TJ Osborne doesn’t want to think about how well Brothers Osborne’s single “Stay a Little Longer” is performing on the charts. Seated in a vintage high back chair to the left of his brother John in a nondescript East Nashville storefront owned by their manager, the duo’s deep-voiced lead singer figures he’s probably better off keeping his head down and working.
“We try not to pay attention to anything else that’s going on because ultimately we can’t really do much to control it,” explains TJ. “The more we’re conscious of all that stuff, the more I think it tends to drive you crazy. Same thing with our single. If we’re at 22 and we’re struggling, it starts to distract me and I start doing things that are uncharacteristic of what I would really do — trying to figure what it is to fix when really all I gotta do is just keep going forward.”
TJ and John will probably have little choice in the matter, considering that their Grammy-nominated single “Stay a Little Longer” is well past 22 and inside the Top 5 as Brothers Osborne prepare for the January 15th release of their debut album Pawn Shop. The long-awaited collection combines a handful of recordings from earlier sessions with newer ones overseen by Jay Joyce (Eric Church) and seasons the brothers’ thumping country-rock with a decidedly blue-collar flavor.

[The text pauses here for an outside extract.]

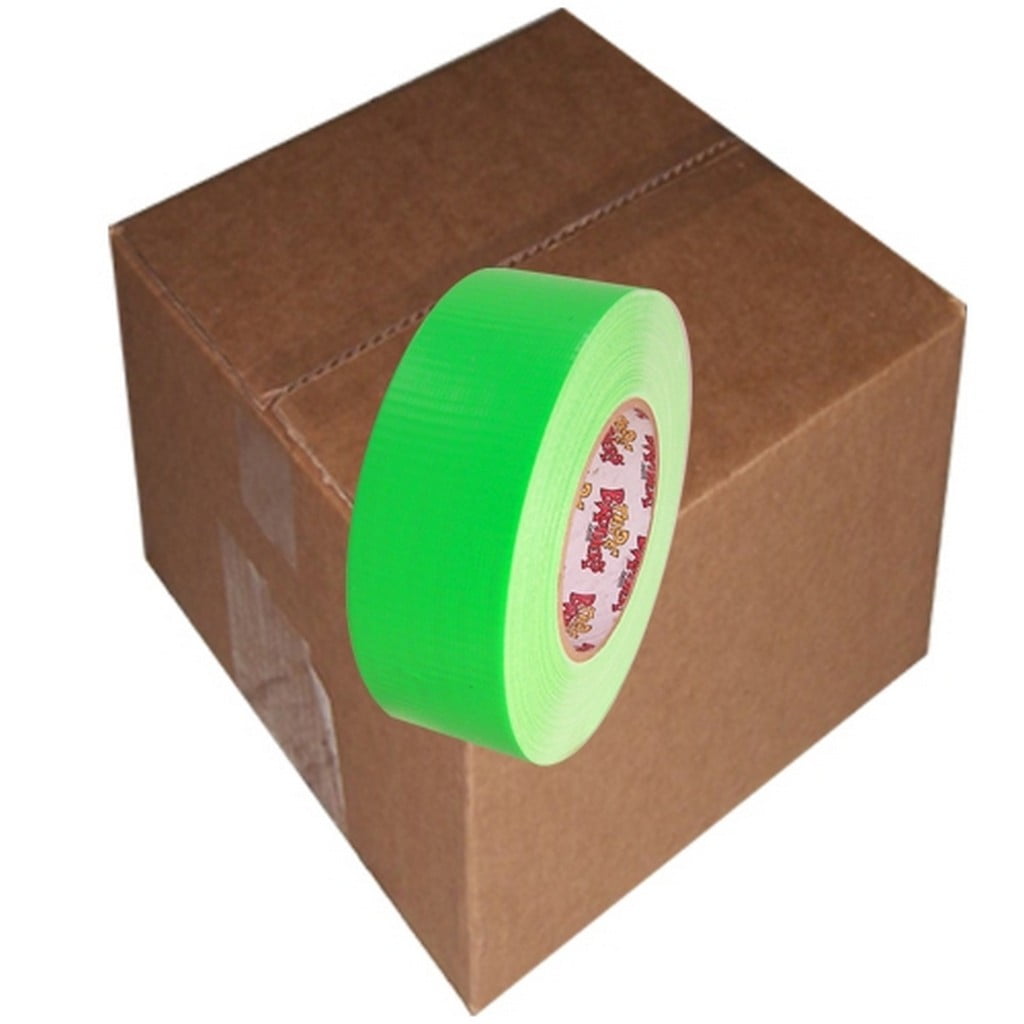 Pro Duct 139 Fluorescent Green Duct Tape 2" X 60 Yard Roll (24 Roll/Case)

That much should be apparent from the video for Brothers Osborne’s earlier single “Rum” (included on Pawn Shop), where TJ and John eschew the typical summer party scenery for the humble dockside bar and gray skies of their Deale, Maryland, hometown. Weathered fishermen trawl for crabs in the bay and the guys knock back shots while buddies give heroic lip-sync performances of the song, which extolls the virtues of appreciating what one has in the present. There’s something remarkably (and refreshingly) ordinary about the clip, standing in stark contrast to the rustic opulence often found in country videos.
For all its ostensible connections to the common man, country music sometimes has a wide gulf between its very wealthy celebrity performers and its diverse audience. Brothers Osborne, on the other hand, seem not that far removed from working class life — a couple of plumbers’ sons who figured out how to make a little money through music and welcomed the chance do something other than skilled labor.

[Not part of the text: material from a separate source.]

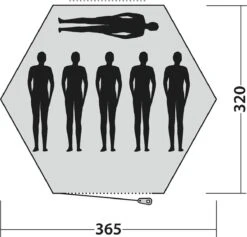 Easy Camp Tent Moonlight Joert 6-persoons -Kampeeruitrusting 1200x1151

“We didn’t have a lot as kids,” says John, the long-haired, ginger-bearded half of the pair. “But our families were always having a good time — laughing, carrying on, drinking beer. We couldn’t afford to go to the ocean, so we just ran around with a garden hose and we just made the best of it. That’s who we are. We didn’t come from much but we had the best time possible.”
Their father — a fan of classic rock and classic country alike — insisted they learn enough songs to play four-hour sets when they first began giving public performances. The bar from the “Rum” video — Happy Harbor — is where the two had their first paying gigs as teenagers.